Is it possible to increase the yield with a smarter use of available data? The IBM T J Watson Research Center has developed a platform for the use of Big Data in precision farming. The results speak for themselves: 20 percent more output and 10 percent more efficient use of water.
Three years ago, E & J Gallo, a large winemaker based in California, found that despite steady drip irrigation they were not growing grapevines evenly. Some vines produced more, others stayed behind, and this affected the harvest. The solution would be to give the branches that stayed behind additional water, but how could you select the right ones?
Satellites collect a lot of information about crops.

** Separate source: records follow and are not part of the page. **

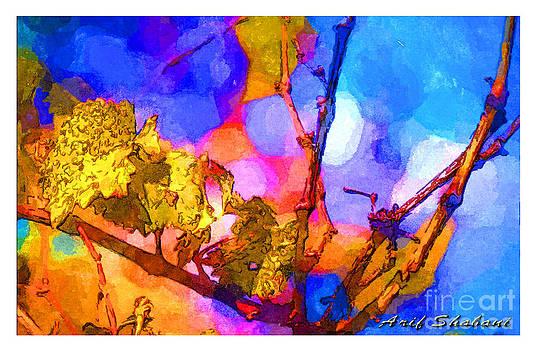 Grape Leaves In My Garden  Autumn  2009 by Arif Zenun Shabani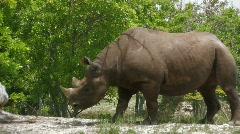 Rhinoceros standing Stock Footage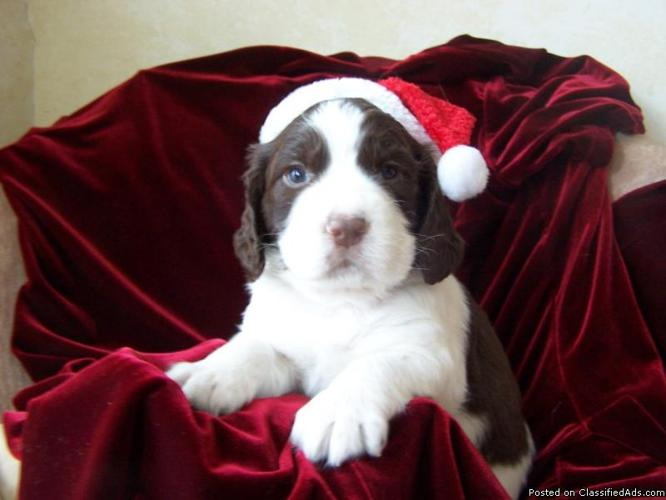 English Springer Spaniels for Xmas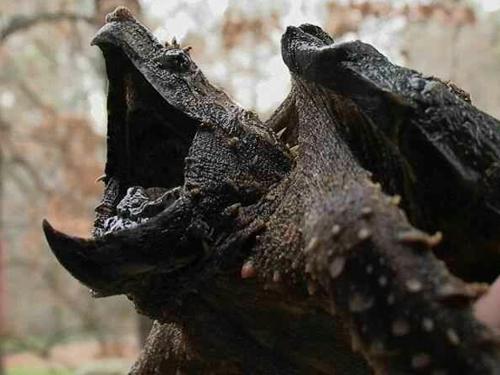Rùa cá sấu là loài rùa nước ngọt lớn nhất thế giới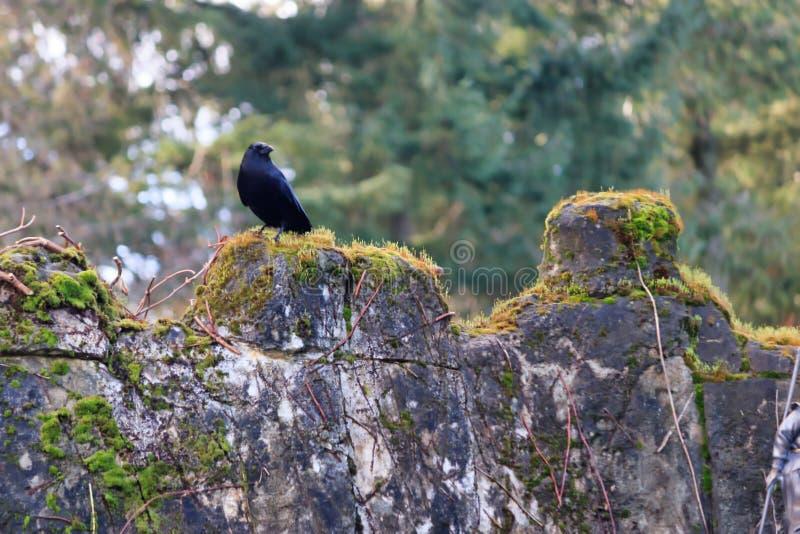 在老岩石墙壁上的乌鸦 免版税库存照片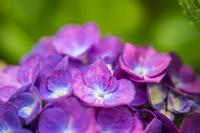 赤紫色の紫陽花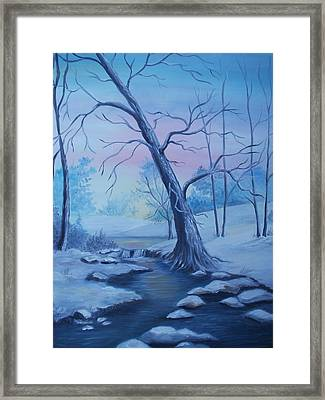 Mountain Stream  Framed Print by Glenda Barrett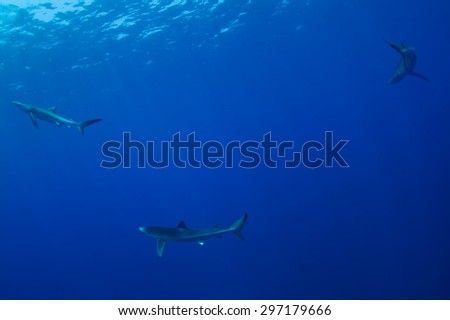 Blue Shark - Prionace glauca, Azores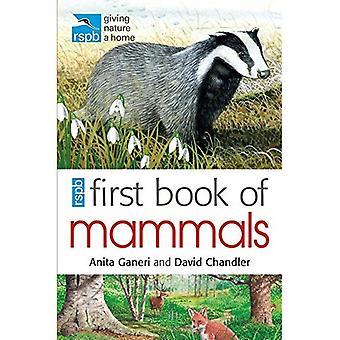 RSPB första bok av däggdjur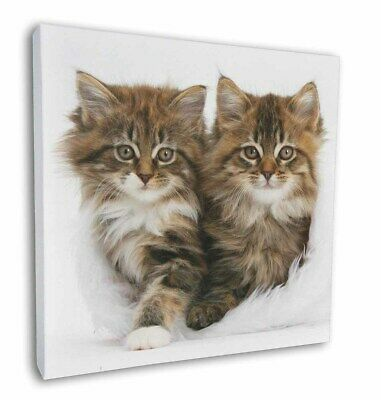"Kittens in White Fur Hat 12""x12"" Wall Art Canvas Decor, Picture Prin, AC-189-C12"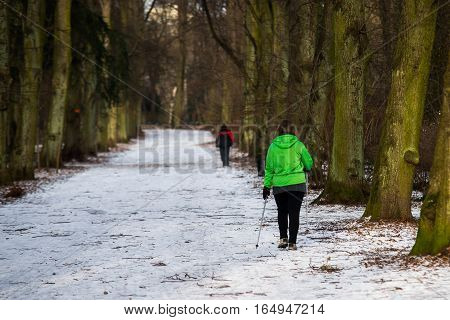 close up on Nordic walking in the park winter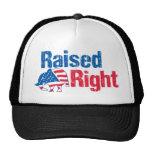 A la derecha criado - republicano gorra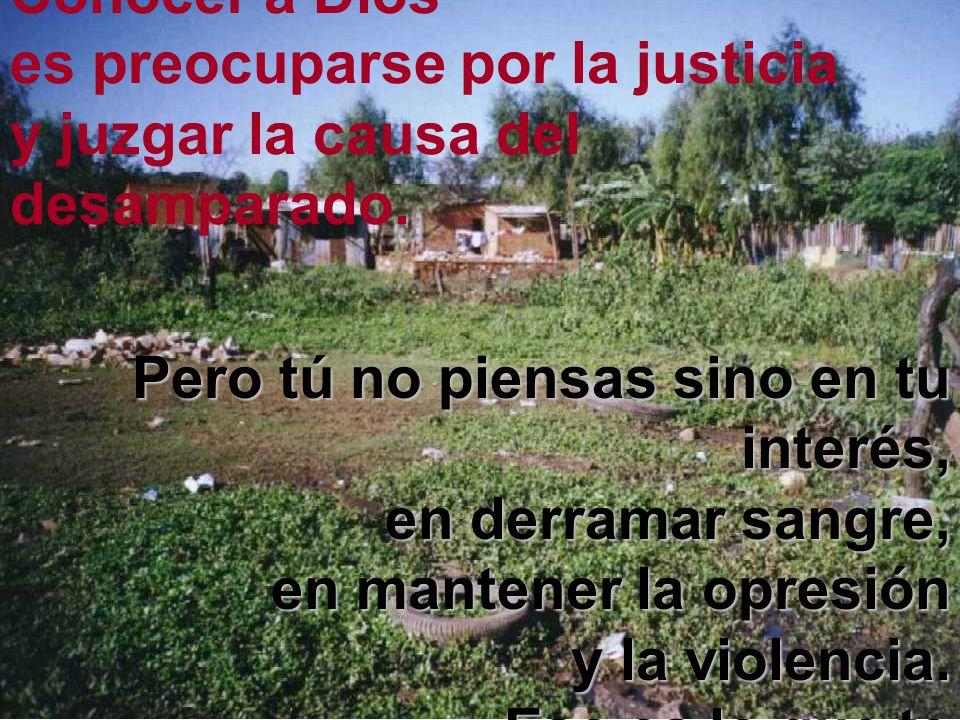 Conocer a Dios es preocuparse por la justicia y juzgar la causa del desamparado.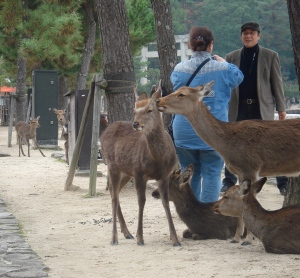 Japan Travel Destination Miyajima Deer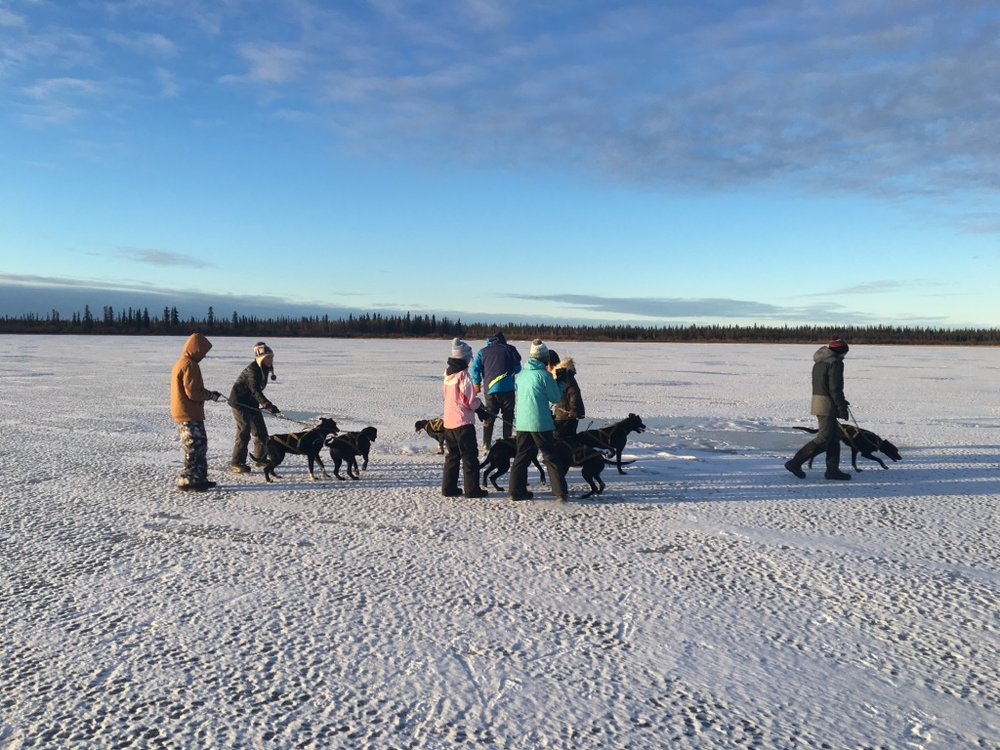 Huslia JHS students take Wilson Sam's dogs for walk on the lake.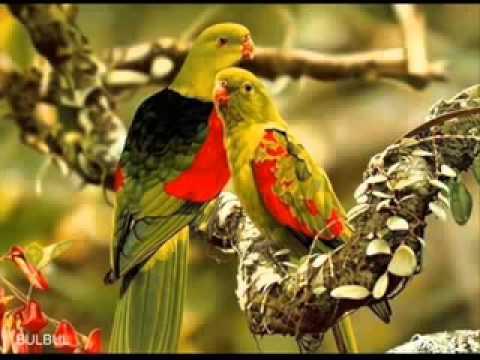 bangla song Mone Koro Amar Jonmota -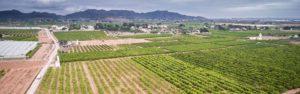 Campos de naranja en Original Valencia marketing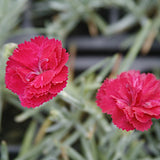 Dianthus 'Frosty Fire' Plants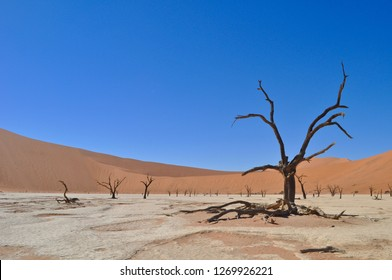 Panoramic View of Deadvlei, Sossusvlei Park, Namibia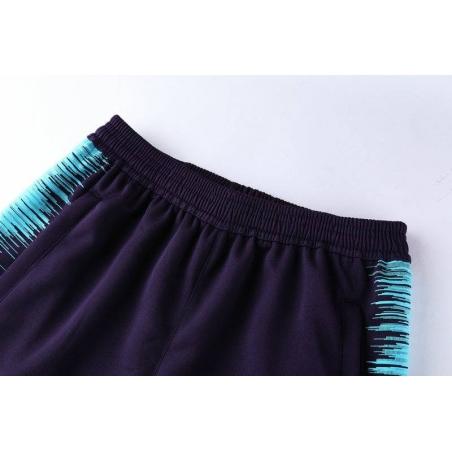 Тренировочные штаны барселоны темно синие ментоловые  месси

The research team of Levente Klein accepted the challenge. Research resulted in the platform PAIRS (Physical Analytics Integrated Repository and Services), where Big Data is used to control irrigation. IBM’s research division is the largest private research institution and employs 3,000 people worldwide. “We are investigating many different subjects,” outlines Levente. One of the research areas is the use of Big Data in agriculture.
The technical side of the project is quite complicated. In addition to the collection of data, you need to find a way to spatially align it; furthermore, that information must be converted into advice, for example, for irrigation. The PAIRS platform makes use of public satellite data. By looking at all the information, lessons can be learned. Levente illustrates this with an example.
Simply with a detailed relief map of the area you can already see which parts of a field are higher than others. On that basis, you can find out where rainwater is collected and where it just flows away quickly. “When you combine that with data on the vegetation index, you get a first insight into the yield,” explains Levente. “If you then add the data about the soil to it, then you have a third indicator. In this way, the context becomes richer and you get a better understanding of what happened on the field without the need to inspect it physically.”
The bottleneck in the use of Big Data is to combine all the data and process them in a way so that they fit together. “The satellite images cannot always be directly superimposed.” These images are obstructed by sun position, clouds and aerosols, which cause small irregularities in the images acquired by satellites. “We have to correct the data in order to calculate exactly what happens on the field.”
IBM also wants single sensor point measurements combined with the satellite images. The challenge is that single point measurements contain data on a small area, but many times, while satellite images are the exact opposite, as those images cover a large area and are less frequently taken.
With all the data on, for example, the surface, location, altitude, weather, historical data, etc., the PAIRS platform can plan an irrigation or fertilization schedule for the next ten days. “That limit was chosen because the weather forecasts of the different services are reliable for up to ten days. Additionally, a grower will only need to load the data into the computer once a week. Shorter intervals are also possible and the system is updated automatically.”
With this system, E & J Gallo managed to increase the yield by 20 percent. “But the larger harvest is not the only result,” concludes Levente. “The quality of the grapes also improved. By adjusting the irrigation, the sugar content and brix of the grapes became more uniform, and this is an important factor to determine the quality of the wine.”